Le voyage de Pierre à l’étranger persuade le tsar russe qu’il n’a pas d’alliés potentiels pour une guerre contre les Turcs : l’Autriche s’apprête à signer la paix avec la Sublime Porte. Dans le même temps, Pierre entrevoit la possibilité de trouver des alliés contre la Suède. Rentrant précipitamment de Vienne à Moscou, Pierre apprend en chemin la nouvelle de l’écrasement des rebelles et fait halte dans la petite localité polonaise de Rawa, où il rencontre le roi Auguste II le Fort. Les nombreuses descriptions de cette entrevue soulignent la ressemblance physique entre les souverains, deux géants doués d’une force herculéenne et à peu près du même âge (Pierre a vingt-six ans, Auguste vingt-huit). De quoi s’entretiennent-ils ? Quels accords passent-ils ? On ne le sait pas exactement, car leur rencontre s’effectue sans témoins. Ne reste que le souvenir d’une soûlerie homérique qui durera trois jours (du 31 juillet au 3 août 1698).

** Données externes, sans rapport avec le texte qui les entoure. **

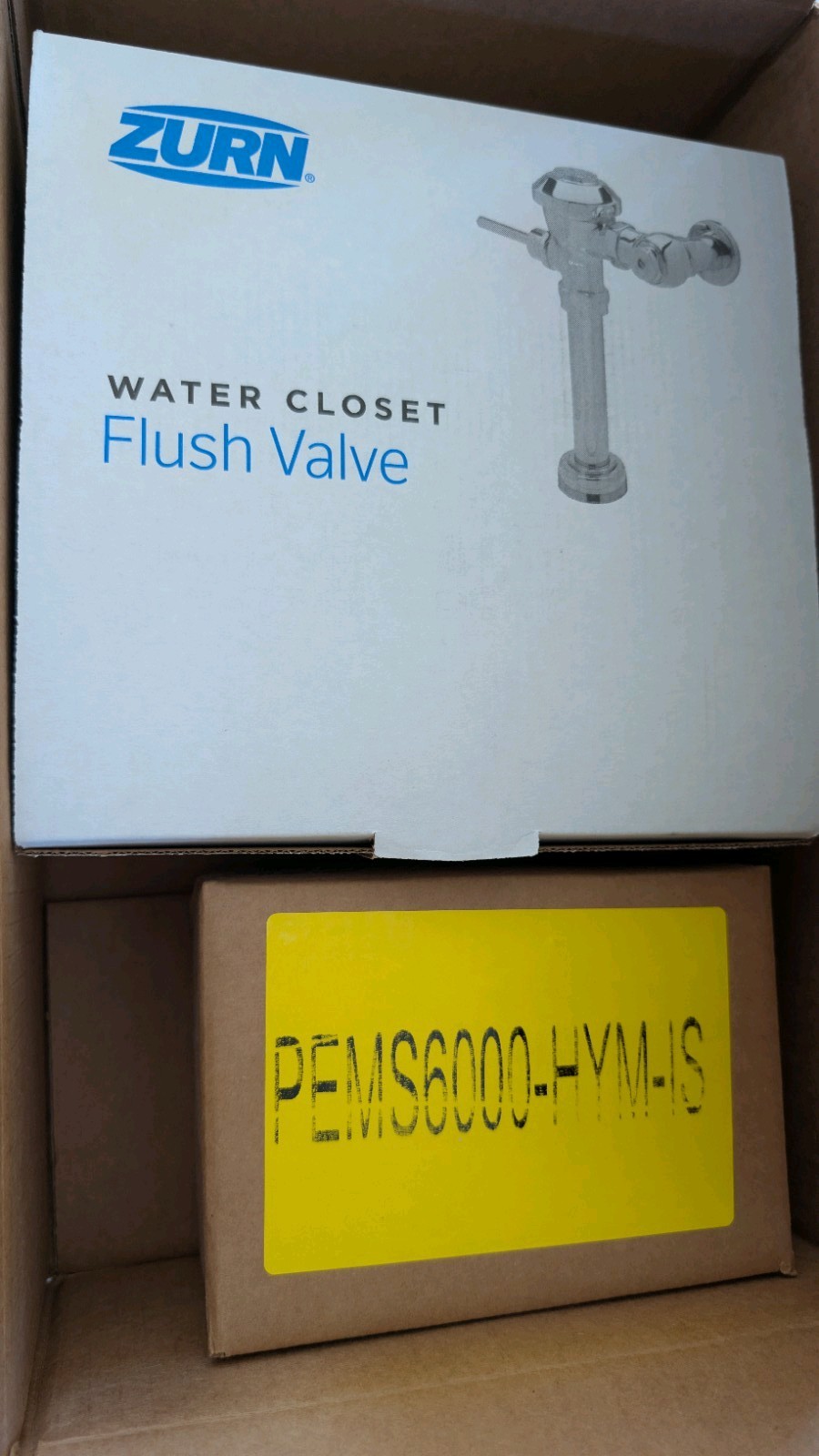 Zurn ZEMS6000AV-HET-IS AquaVantage Hardwired Sensor Flush Valve 1.28 GPF New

Dans l’Histoire de la guerre de Suède, rédigée sous le contrôle direct de Pierre après la victoire, il est dit que le roi Auguste demande au tsar de l’aider contre les Polonais qui refusent de le reconnaître ; de son côté, le souverain moscovite évoque l’affront subi à Riga. Il ne fait pas de doute que les deux monarques, éprouvant de la sympathie l’un pour l’autre, envisagent l’éventualité d’une alliance contre la Suède, mais « sans obligation écrite ». La suite des événements le confirme. Dix-huit mois durant, on se livre aux préparatifs diplomatiques de la guerre. Un ensemble d’accords est mis au point : le Danemark signe un traité avec la Pologne ; l’ambassadeur danois Poul Heins se rend à Moscou, avec pour mission de préparer la signature d’un accord russo-danois. En décembre, le général Karlowicz, messager d’Auguste, vient trouver Pierre à Voronej. Pour la première fois, le tsar formule clairement ses objectifs : la Russie « a besoin de tous les ports de la Baltique4 » qui lui ont été confisqués.

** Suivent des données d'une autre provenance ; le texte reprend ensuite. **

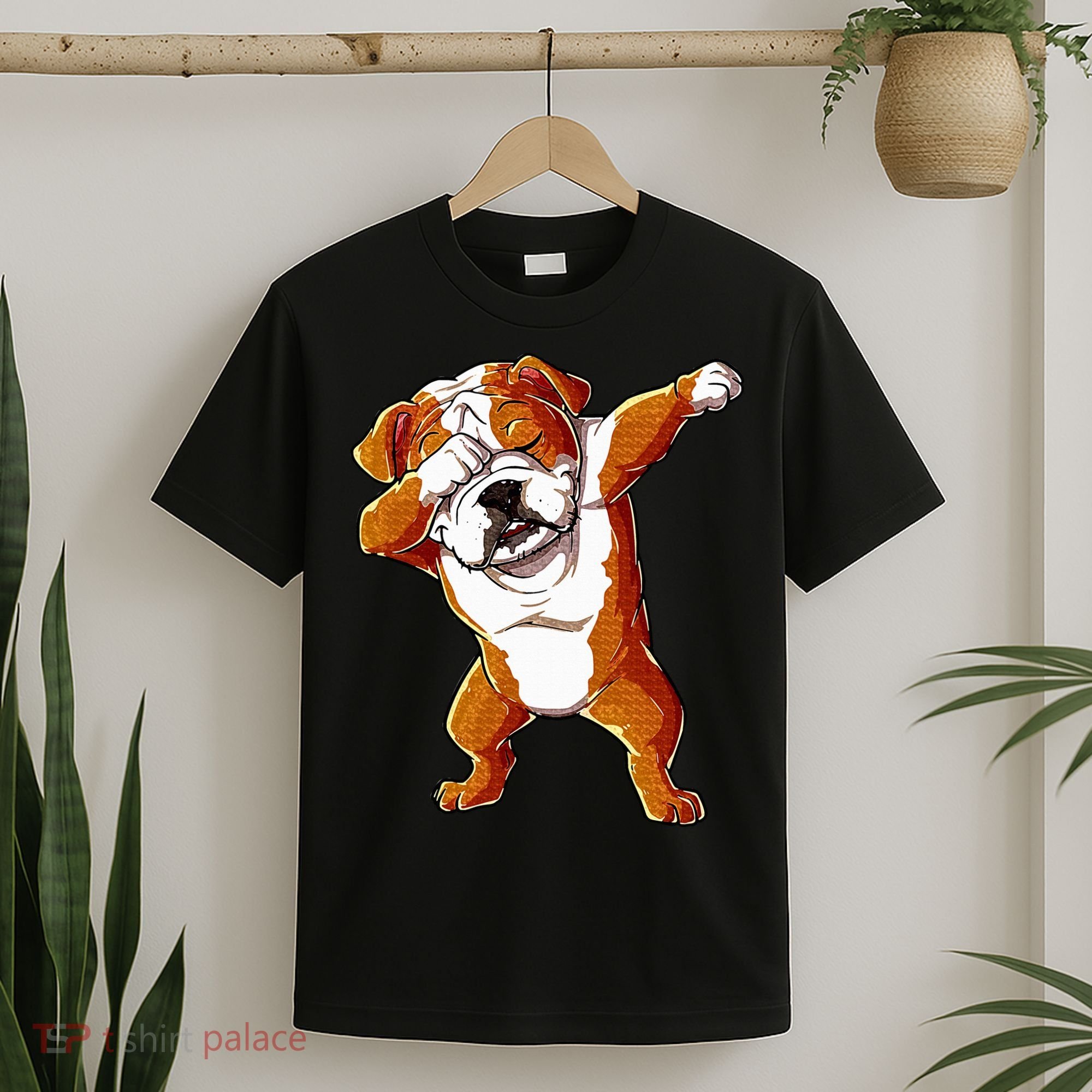 Dabbing English Bulldog Boy Dab Dance Puppy Lover T-Shirt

L’expression employée par Pierre – « tous les ports de la Baltique » – indique que le tsar sait parfaitement ce qu’il veut. Ni Riga ni Reval n’ont jamais été russes ; seules Narva, l’Ingrie et la Carélie orientale ont, un temps, appartenu à la Moscovie ; elles représentent les fameuses « antiques terres russes », car elles ont, jadis, été des colonies de Novgorod. Le désir de la Pologne et du Danemark de régler une bonne fois leurs comptes avec la Suède, en reprenant les territoires perdus, est si vif que les deux pays acceptent tout ce que demande le tsar. En avril 1699, on s’accorde sur le texte d’un traité russo-danois. Il est qualifié de « défensif » mais prévoit, au cas où l’une des parties entrerait en guerre, le soutien de l’autre, « sans restriction ni questions », quelle que soit celle qui mette le feu aux poudres. Pierre ne se hâte point de signer le document et lorsqu’en août, le roi de Danemark Christian V, initiateur de l’accord, s’éteint, le tsar russe attend de voir si son successeur, Frédéric IV, manifestera le désir de ratifier l’alliance.

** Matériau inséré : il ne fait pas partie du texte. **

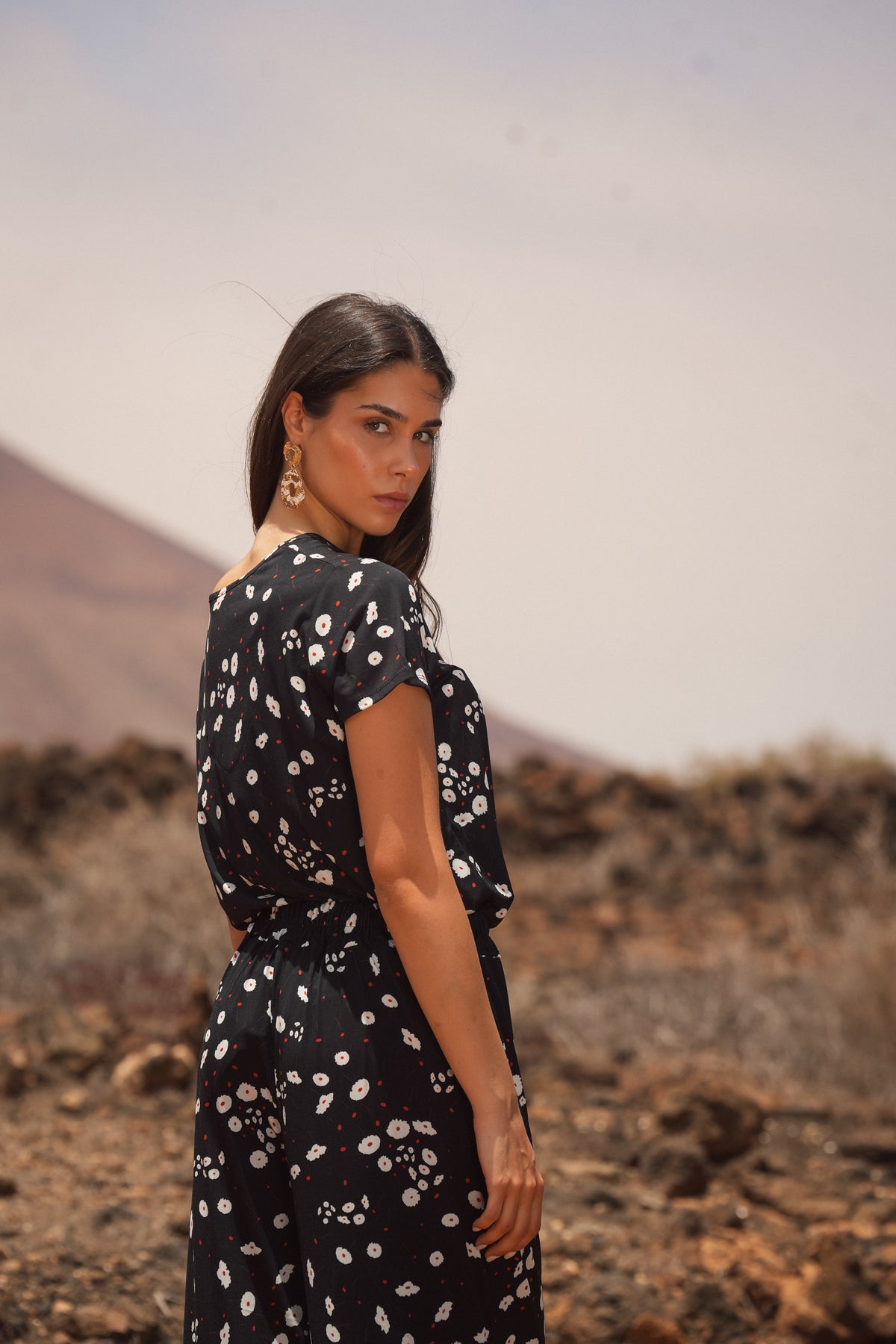 Blusa Fluida Estampada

Le 27 octobre, Pierre reçoit Heins auquel il pose directement la question : le roi de Danemark a-t-il l’intention d’entrer en guerre contre la Suède ? Puis on mande Karlowicz, qui confirme qu’Auguste II est disposé à prendre part au conflit. Le 11 novembre, à Preobrajenskoïé, le tsar signe le pacte d’agression contre la Suède. Le document prévoit que la Russie sera soutenue dans ses projets d’acquérir une « base solide » au bord de la mer Baltique. Pour faire diversion, Auguste attaquera Riga (avec l’aide de forces russes). La Russie entrera en guerre aussitôt la paix signée avec la Turquie, mais pas après le mois d’avril 1700.